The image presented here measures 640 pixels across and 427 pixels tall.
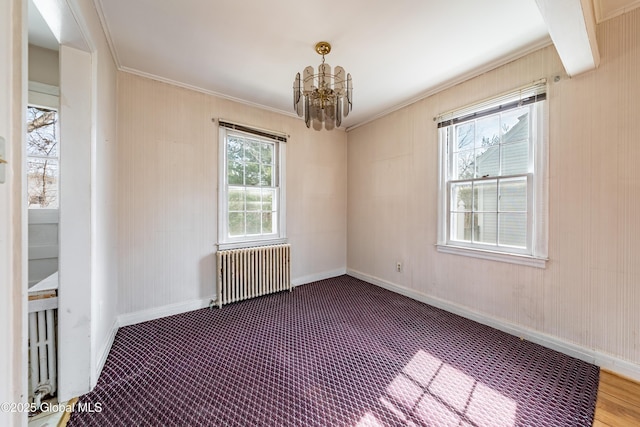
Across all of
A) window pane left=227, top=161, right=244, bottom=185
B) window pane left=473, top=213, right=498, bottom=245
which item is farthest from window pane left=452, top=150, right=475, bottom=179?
window pane left=227, top=161, right=244, bottom=185

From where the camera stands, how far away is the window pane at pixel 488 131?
8.40 feet

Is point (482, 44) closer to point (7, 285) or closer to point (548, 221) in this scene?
point (548, 221)

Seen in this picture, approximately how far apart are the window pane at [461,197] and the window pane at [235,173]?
2647mm

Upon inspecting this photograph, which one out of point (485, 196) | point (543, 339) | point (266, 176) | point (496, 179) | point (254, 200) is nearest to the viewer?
point (543, 339)

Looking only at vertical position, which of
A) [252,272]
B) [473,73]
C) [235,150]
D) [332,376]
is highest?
[473,73]

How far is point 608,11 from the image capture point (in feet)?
6.01

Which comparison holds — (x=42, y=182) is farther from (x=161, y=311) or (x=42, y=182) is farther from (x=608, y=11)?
(x=608, y=11)

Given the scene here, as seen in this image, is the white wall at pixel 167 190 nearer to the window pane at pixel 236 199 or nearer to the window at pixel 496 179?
the window pane at pixel 236 199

• • •

§ Task details:
Extract every line of the material above verbatim, leaving out the pictures.

§ Exercise result:
The image presented here measures 640 pixels across and 427 pixels tall.
Across all of
A) window pane left=227, top=161, right=244, bottom=185
B) window pane left=473, top=213, right=498, bottom=245
which item is farthest from window pane left=452, top=150, right=475, bottom=179?
window pane left=227, top=161, right=244, bottom=185

From where the camera stands, how far away is the window pane at pixel 488 131?
8.40 feet

Is point (482, 44) closer to point (7, 285) or closer to point (548, 221) in this scene?
point (548, 221)

Seen in this picture, approximately how far apart are the window pane at [461,197] and the window pane at [235,173]?
2647mm

Upon inspecting this photograph, which one out of point (485, 196) | point (543, 339) | point (266, 176) | point (496, 179) | point (254, 200) is nearest to the viewer?
point (543, 339)

Looking only at vertical position, which of
A) [252,272]
B) [473,73]
C) [235,150]
D) [332,376]
is highest?
[473,73]

How far is point 608,11 from the image capture point (in feet)?
6.01

Which comparison holds — (x=42, y=182) is farther from (x=161, y=311) or (x=42, y=182) is farther from (x=608, y=11)?
(x=608, y=11)

Given the scene here, as seen in this image, is the white wall at pixel 167 190 nearer to the window pane at pixel 236 199 or nearer to the window at pixel 496 179?
the window pane at pixel 236 199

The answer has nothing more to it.